### What you will do
Rewrite the lines below as a JSON list of strings, one string per line, and omit any blank lines.

[Start of Data supplied]

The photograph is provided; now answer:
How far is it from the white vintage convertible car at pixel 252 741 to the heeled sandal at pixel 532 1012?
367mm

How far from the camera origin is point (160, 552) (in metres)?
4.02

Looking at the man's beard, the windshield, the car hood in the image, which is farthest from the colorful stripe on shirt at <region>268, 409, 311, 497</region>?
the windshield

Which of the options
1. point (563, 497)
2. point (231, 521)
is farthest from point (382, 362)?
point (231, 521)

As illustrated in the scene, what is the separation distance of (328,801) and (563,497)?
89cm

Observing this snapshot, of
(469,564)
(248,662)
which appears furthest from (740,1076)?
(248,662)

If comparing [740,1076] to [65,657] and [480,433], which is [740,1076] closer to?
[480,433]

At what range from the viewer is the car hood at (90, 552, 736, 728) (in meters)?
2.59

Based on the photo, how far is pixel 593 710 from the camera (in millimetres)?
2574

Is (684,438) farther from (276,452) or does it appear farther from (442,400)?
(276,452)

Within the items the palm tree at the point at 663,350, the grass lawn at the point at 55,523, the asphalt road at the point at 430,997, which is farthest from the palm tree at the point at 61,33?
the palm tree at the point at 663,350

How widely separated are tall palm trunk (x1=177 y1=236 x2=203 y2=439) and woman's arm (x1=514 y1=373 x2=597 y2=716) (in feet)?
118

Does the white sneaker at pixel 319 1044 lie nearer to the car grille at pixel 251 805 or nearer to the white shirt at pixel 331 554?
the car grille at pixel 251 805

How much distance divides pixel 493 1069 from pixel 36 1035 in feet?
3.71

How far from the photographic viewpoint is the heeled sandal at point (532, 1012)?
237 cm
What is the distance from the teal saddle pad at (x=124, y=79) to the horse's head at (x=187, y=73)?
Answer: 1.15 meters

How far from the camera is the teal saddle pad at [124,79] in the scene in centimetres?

[End of Data supplied]

### Exercise answer
[
  "The photograph is provided; now answer:",
  "How far is it from the white vintage convertible car at pixel 252 741 to the heeled sandal at pixel 532 1012?",
  "367mm",
  "How far from the camera origin is point (160, 552) (in metres)?",
  "4.02",
  "Looking at the man's beard, the windshield, the car hood in the image, which is farthest from the colorful stripe on shirt at <region>268, 409, 311, 497</region>?",
  "the windshield",
  "Which of the options",
  "1. point (563, 497)",
  "2. point (231, 521)",
  "is farthest from point (382, 362)?",
  "point (231, 521)",
  "As illustrated in the scene, what is the separation distance of (328,801) and (563,497)?",
  "89cm",
  "Observing this snapshot, of",
  "(469,564)",
  "(248,662)",
  "which appears furthest from (740,1076)?",
  "(248,662)",
  "If comparing [740,1076] to [65,657] and [480,433], which is [740,1076] closer to?",
  "[480,433]",
  "At what range from the viewer is the car hood at (90, 552, 736, 728) (in meters)?",
  "2.59",
  "Based on the photo, how far is pixel 593 710 from the camera (in millimetres)?",
  "2574",
  "Is (684,438) farther from (276,452) or does it appear farther from (442,400)?",
  "(276,452)",
  "Within the items the palm tree at the point at 663,350, the grass lawn at the point at 55,523, the asphalt road at the point at 430,997, which is farthest from the palm tree at the point at 61,33?",
  "the palm tree at the point at 663,350",
  "How widely separated are tall palm trunk (x1=177 y1=236 x2=203 y2=439) and woman's arm (x1=514 y1=373 x2=597 y2=716) (in feet)?",
  "118",
  "Does the white sneaker at pixel 319 1044 lie nearer to the car grille at pixel 251 805 or nearer to the white shirt at pixel 331 554?",
  "the car grille at pixel 251 805",
  "How much distance divides pixel 493 1069 from pixel 36 1035 in feet?",
  "3.71",
  "How far from the photographic viewpoint is the heeled sandal at point (532, 1012)?",
  "237 cm",
  "What is the distance from the teal saddle pad at (x=124, y=79) to the horse's head at (x=187, y=73)?",
  "Answer: 1.15 meters",
  "How far from the camera is the teal saddle pad at [124,79] in the scene in centimetres?"
]